Maybe if she hadn’t been quite so good-looking I might have turned her down. There was also her Jewishness to take into account. I hadn’t forgotten the Ukraine in 1941. And the guilt I felt toward all Jewish people. I didn’t want to help Anna Yagubsky, but somehow I felt I had to.
“All right, I’ll help you.” Stammering a little, I added, “That is to say, I’ll do what I can. I’m not promising anything, you understand. But I will try to help you. I could use a home-cooked dinner now and then.”
“Friends,” she said, and we shook hands.
“Actually, you’re the first friend I’ve made since I got here. Besides, I’d like to do something noble for once.”
“Oh? Why? I’m curious.”
“Don’t be. It doesn’t help either of us.”

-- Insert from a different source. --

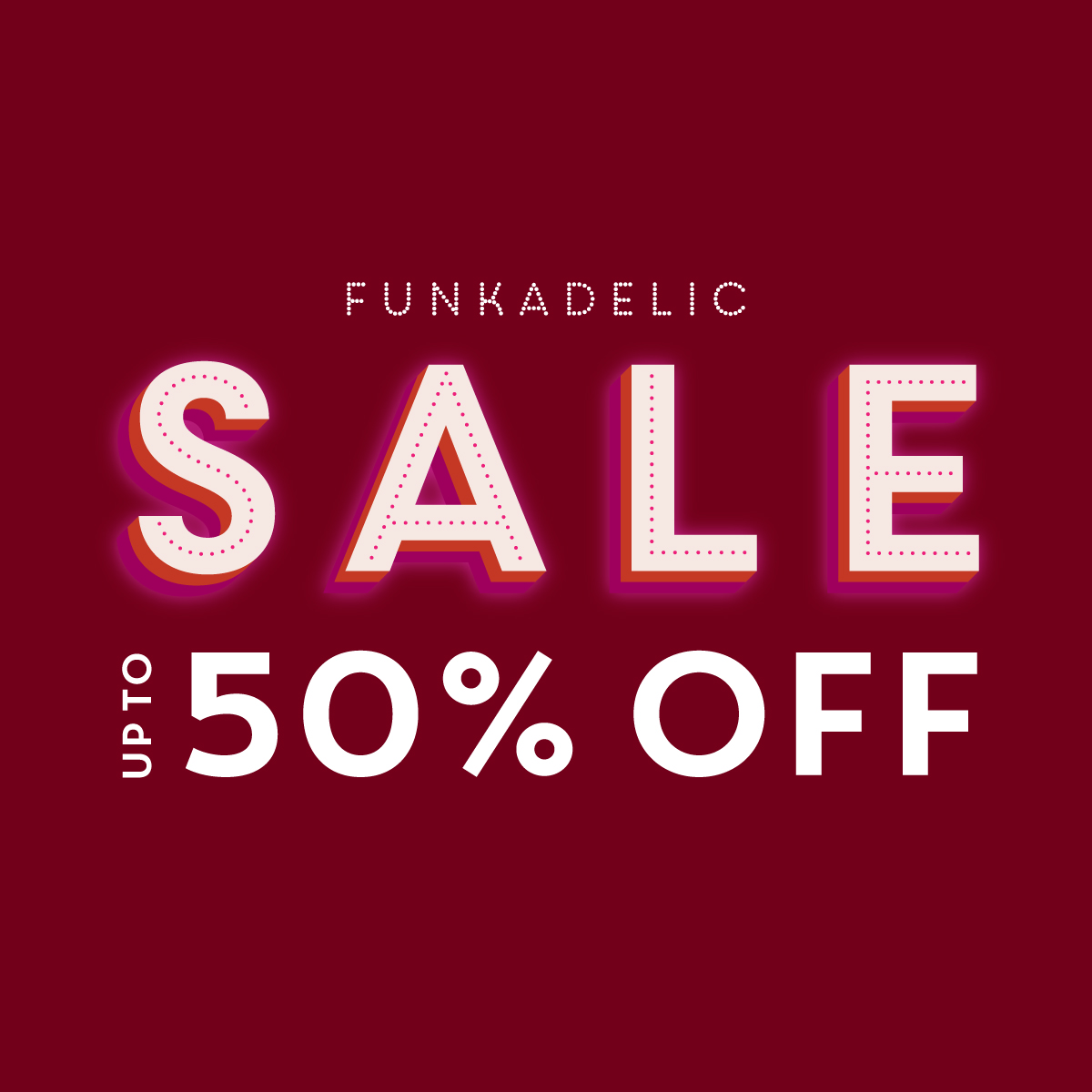 Up to 50% Summer Sale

“What you say makes me think that you think you have to do something noble to atone for something else you did. Something not so noble, perhaps.”
“That’s my business. I will tell you this, though. Don’t ever ask me about it. That’s part of my price, Anna. You don’t ever ask me about it. All right? Are we agreed?”
She nodded, finally.
“Promise?”
“I promise.”
“All right, then. Now. Tell me. How did you find me?”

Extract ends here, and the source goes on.